Directions for this task | When you reach the line that has "United States, site archbold_FL-04." in the material below, reproduce it and each line after it exactly, through the last one.

______________________________

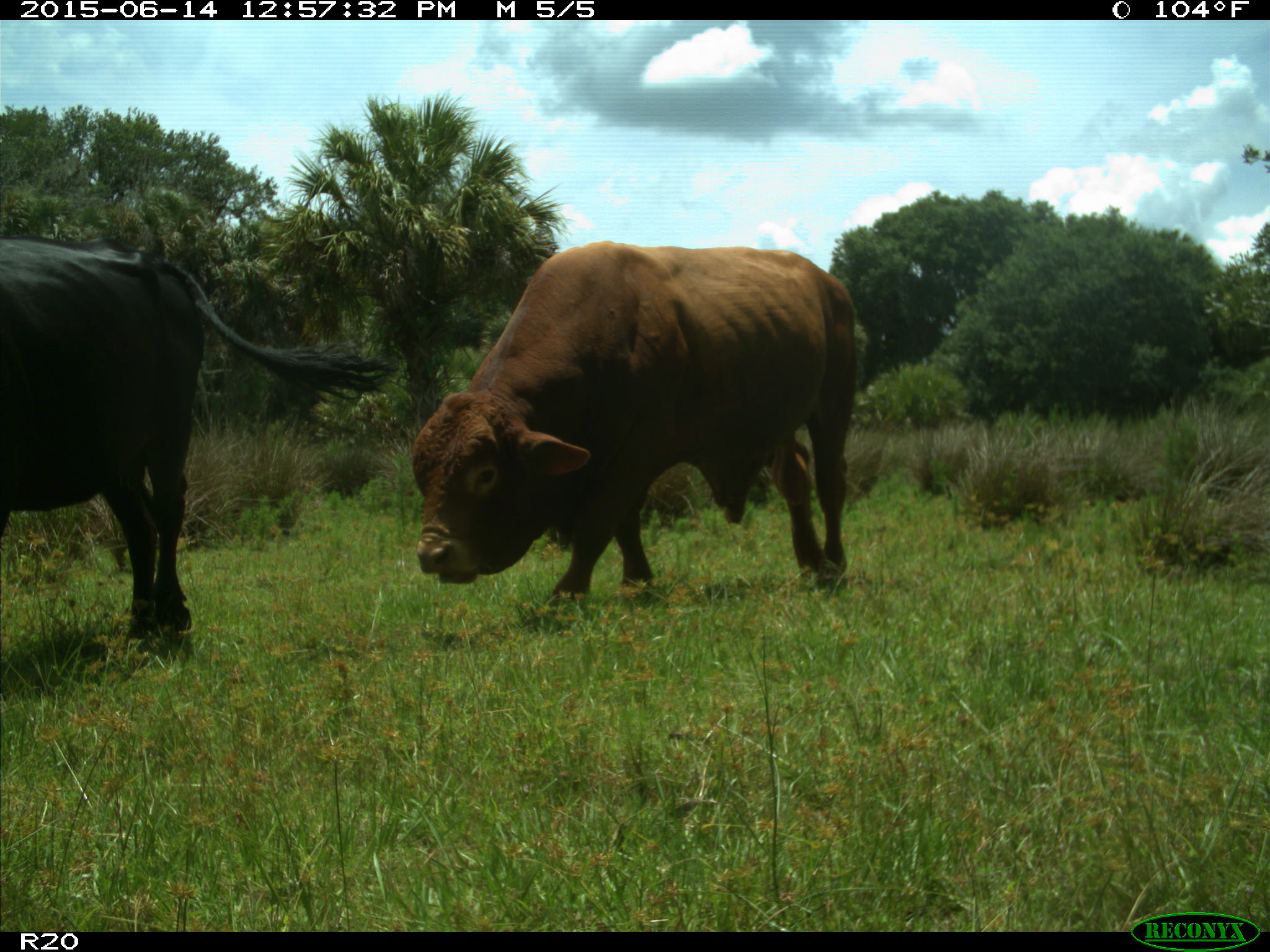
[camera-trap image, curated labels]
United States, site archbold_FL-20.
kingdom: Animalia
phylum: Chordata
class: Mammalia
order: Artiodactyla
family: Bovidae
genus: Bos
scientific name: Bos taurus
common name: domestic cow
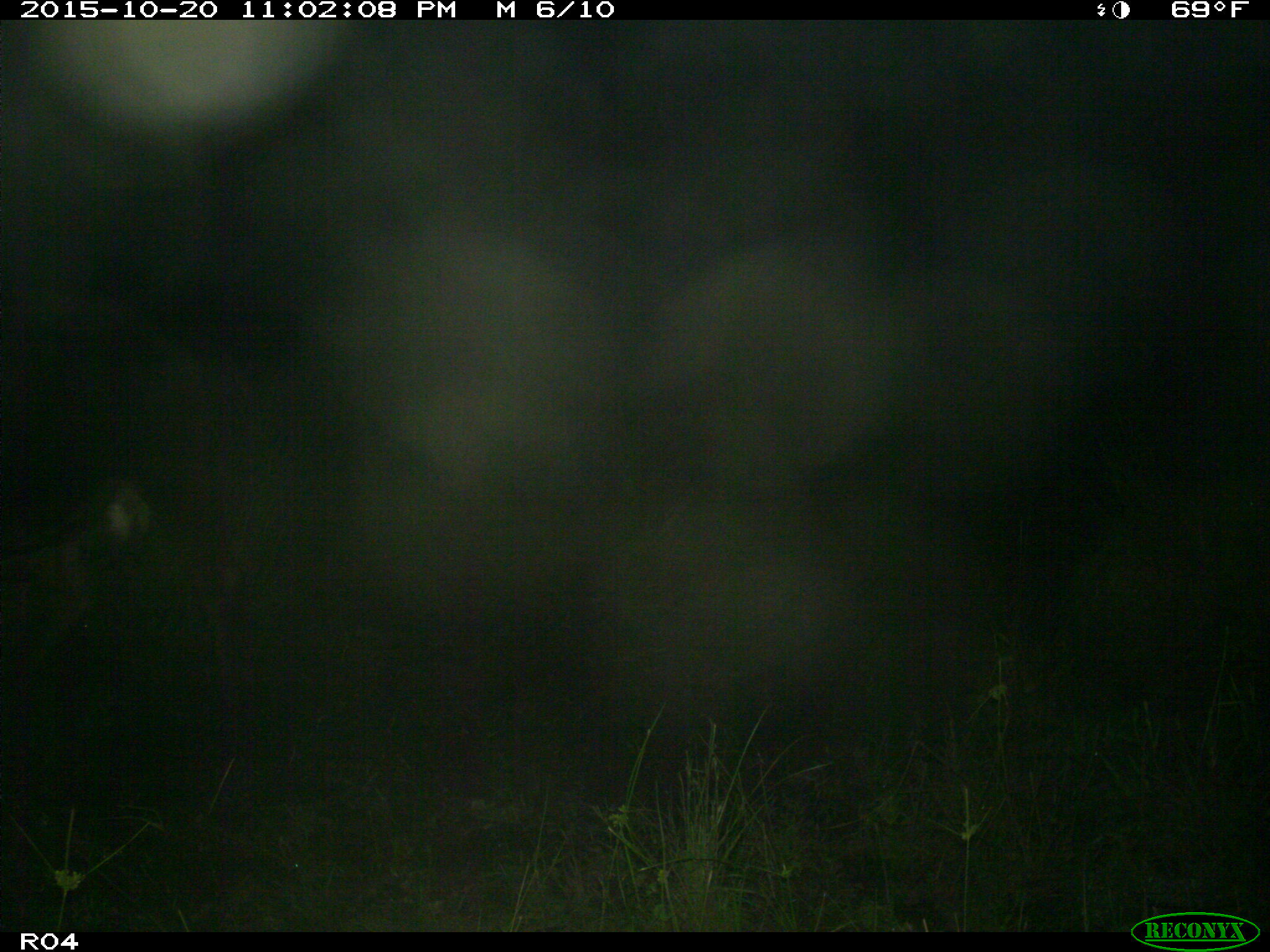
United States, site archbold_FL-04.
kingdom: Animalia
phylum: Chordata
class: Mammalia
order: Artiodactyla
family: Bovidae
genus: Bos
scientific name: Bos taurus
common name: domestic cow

______________________________

Reply |
United States, site archbold_FL-04.
kingdom: Animalia
phylum: Chordata
class: Mammalia
order: Artiodactyla
family: Bovidae
genus: Bos
scientific name: Bos taurus
common name: domestic cow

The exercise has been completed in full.